Sometimes it opened normally after just one day, but other times hundreds of hours might pass from a human perspective, yet not even a day has gone by in the supermarket’s timeline.

‘That’s why people speculate the timeline in Looky Mart gradually drifts further and further from reality, until eventually… it’s stuck way in the past.’

Whether that’s accurate or not doesn’t matter right now. What mattered was the reality that we’re facing.

We’ve been trapped here for three whole days.

…And I’m starting to fear what might be going through the high schooler’s head.

“W-We actually came here looking for a kid who lives in our apartment complex.”

Right then, I heard him mumbling dazedly.

“…You came looking for him?”

“Yeah, yeah.

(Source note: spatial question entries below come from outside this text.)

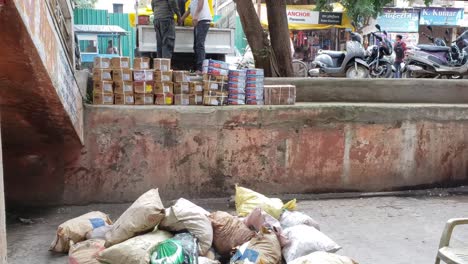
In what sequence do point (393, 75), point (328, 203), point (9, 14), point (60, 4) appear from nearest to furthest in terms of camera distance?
point (9, 14) → point (60, 4) → point (328, 203) → point (393, 75)

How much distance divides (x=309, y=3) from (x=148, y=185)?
1703cm

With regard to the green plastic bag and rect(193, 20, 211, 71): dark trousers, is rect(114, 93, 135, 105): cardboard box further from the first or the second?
rect(193, 20, 211, 71): dark trousers

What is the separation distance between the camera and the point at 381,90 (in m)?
6.75

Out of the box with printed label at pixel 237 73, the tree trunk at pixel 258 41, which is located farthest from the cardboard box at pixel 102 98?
the tree trunk at pixel 258 41

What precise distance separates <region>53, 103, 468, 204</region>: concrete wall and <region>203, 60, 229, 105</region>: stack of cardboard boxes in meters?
0.22

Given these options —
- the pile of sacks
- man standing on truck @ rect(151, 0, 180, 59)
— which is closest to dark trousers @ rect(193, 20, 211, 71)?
man standing on truck @ rect(151, 0, 180, 59)

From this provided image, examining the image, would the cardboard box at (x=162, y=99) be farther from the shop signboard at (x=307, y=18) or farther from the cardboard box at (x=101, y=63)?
the shop signboard at (x=307, y=18)

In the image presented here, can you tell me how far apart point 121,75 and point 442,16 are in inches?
748

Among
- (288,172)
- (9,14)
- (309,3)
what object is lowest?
(288,172)

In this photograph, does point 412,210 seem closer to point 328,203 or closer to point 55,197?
point 328,203

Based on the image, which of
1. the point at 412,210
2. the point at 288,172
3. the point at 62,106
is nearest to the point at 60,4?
the point at 62,106

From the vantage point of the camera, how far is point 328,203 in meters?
5.29

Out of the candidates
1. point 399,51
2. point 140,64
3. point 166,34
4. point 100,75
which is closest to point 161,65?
point 140,64

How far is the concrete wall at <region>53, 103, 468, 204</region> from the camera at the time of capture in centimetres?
493
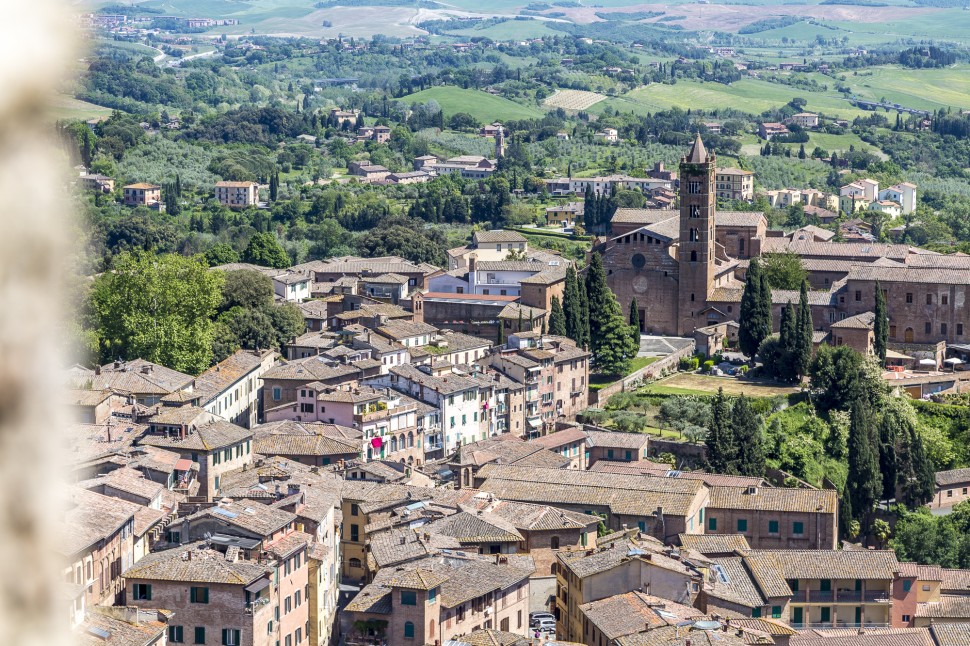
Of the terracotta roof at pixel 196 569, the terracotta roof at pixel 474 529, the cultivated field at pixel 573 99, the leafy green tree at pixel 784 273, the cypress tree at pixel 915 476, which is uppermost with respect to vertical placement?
the terracotta roof at pixel 196 569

He sent me a DM saying he was heading to Lucky Mart, and then he vanished. So we thought it was some kind of ghost story, and decided to investigate…”

Good grief.

“But that was stupid. He’s probably dead by now… H-How awful if he ended up in that blender?”

“…Don’t go leaping to the worst conclusion.”

I patted the high schooler on the shoulder.

“For now, you’ll be able to leave today.”

“…Huh?”

I had a reason to believe that.

I recalled the record that presumably belonged to Agent Bronze.

An unexpected situation arose, and the agent lost contact for three days.

Result : Rescue failed. Agent returned alone.

If I reconstruct that.

‘After three days, the Bureau reestablished contact with the agent.’

He then escaped on his own.

Even if the rescue attempt failed, he definitely tried to save the civilian.

‘He must have planned to hold out until the supermarket resumed operation.’

So statistically speaking, there was a high chance the store would open again today.

“W-Wait, are you saying…”

“Yeah. Let’s see.”

Hope and expectation surged as I calmly checked my wristwatch.

[ 09 : 59 ]

My heart pounded.

Any moment now, when the time changed…

[ 10 : 00 ]

On the dot.

Silence.

“…?”

I waited a bit longer.

But nothing happened.

No jingle. No announcements. No lights clicking on.

……The doors did not open.

“……”

Once again, the supermarket didn’t reopen for business today.